Speaking in Moscow, Gazprom executive board chairman Alexei Miller said that the decline has not affected the company’s ability to increase output when needed, estimating spare production capacity at about 100 Bcm per annum.
Despite a double digit percentage decline in gas exports to Europe in the first half of this year, Miller said deliveries to Europe picked up significantly in the fourth quarter and are expected to remain firm in the first quarter of 2021.
Gazprom had earlier increased its bookings of transit pipeline capacity over Ukraine for January, despite previously forecasting a 38% decline in gas shipments across the country in 2021. The forecast was made in December 2019, at the time of signing a new transit agreement with Ukraine.
According to Miller, gas deliveries to Turkey, Poland, the Netherlands and Slovakia may actually have exceeded 2019 levels in 2020, but he acknowledged that total annual gas exports are set to decline by over 10% to 179 Bcm.

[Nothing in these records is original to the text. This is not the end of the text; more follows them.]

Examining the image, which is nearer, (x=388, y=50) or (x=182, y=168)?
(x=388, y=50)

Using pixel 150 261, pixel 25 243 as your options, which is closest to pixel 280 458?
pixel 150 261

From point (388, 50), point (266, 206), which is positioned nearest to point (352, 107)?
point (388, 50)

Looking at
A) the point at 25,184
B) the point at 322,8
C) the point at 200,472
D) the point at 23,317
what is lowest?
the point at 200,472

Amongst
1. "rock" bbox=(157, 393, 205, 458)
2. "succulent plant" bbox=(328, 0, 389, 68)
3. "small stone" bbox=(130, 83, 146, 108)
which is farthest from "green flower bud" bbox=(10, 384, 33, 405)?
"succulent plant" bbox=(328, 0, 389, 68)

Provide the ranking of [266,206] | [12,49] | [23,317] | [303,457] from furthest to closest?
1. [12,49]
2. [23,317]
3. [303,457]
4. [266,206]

Gazprom has also attempted to rebuff concerns that the company may struggle to respond to demands for higher gas shipments to China from the Chayanda gas field in East Siberia via the Sila Sibiri pipeline.
The company has said that it expects to grow gas deliveries to China from 67% to 81% above the maximum contractual daily volume for this year – estimated at 14 million cubic metres - in the period between 29 December and 31 December.
Earlier this year, construction and drilling work on the Chayanda field was interrupted for about two months after thousands of shift workers were evacuated to halt the spread of Covid-19 at its locations.
Gazprom has made commitments to to deliver 10 Bcm of gas to China in 2021, compared with 5 Bcm in 2020, but the actual result for 20202 is not expected to pass 4 Bcm because of the drop in Chinese gas purchases between January and June, when the country was battling with the Covid-19 pandemic.